FN57. Dawavendewa I, 154 F.3d at 1121 (discussing the 1988 policy statement).

FN58. Id. at 1121–24.

Furthermore, the court cannot conclude that by only including an exemption in Title VII for Indian employment preferences in general, Congress implicitly intended to prohibit every type of tribe-specific employment preference. Implied repeals are disfavored .FN59 The DOI's practice of including tribe-specific employment preferences in mining leases dates back to before the passage of Title VII, and, as discussed above, such preferences are a part of the federal government's attempt to meet its various obligations towards the Nation and to foster tribal self-sufficiency, self-governance, and economic development. In addition, the Nation has located and identified at least 326 DOI-approved business leases on tribal lands within the last decade that include a tribespecific employment preference. Elimination of this longstanding and ubiquitous DOI practice would require a far more explicit showing of Congress's intention to do so than is reflected in § 703(I).
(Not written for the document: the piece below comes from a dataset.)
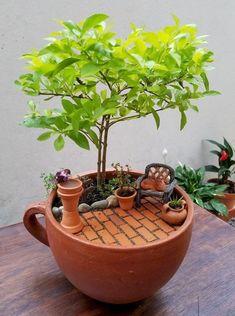Indoor Fairy Gardens, Mini Fairy Garden, Fairy Garden Houses, Diy Garden, Miniature Fairy Gardens, Garden Crafts, Garden Projects, Fairy Gardening, Balcony Garden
FN59. Mancari, 417 U.S. at 549–50.

V. CONCLUSION

For the reasons above, DOI's Third–Party Defendants' Motion for Summary Judgment as to Peabody Western Coal Company's Third–Party Complaint at docket 243 is hereby GRANTED, and the Nation's Renewed Motion to Dismiss, or in the alternative, Motion for Summary Judgment, on the Merits of Navajo Tribal Preference in Employment is hereby GRANTED. The Clerk of Court will please enter judgment dismissing plaintiff's claims with prejudice and dismissing all third-party claims and counterclaims without prejudice.

*9 DATED this 17th day of October 2012.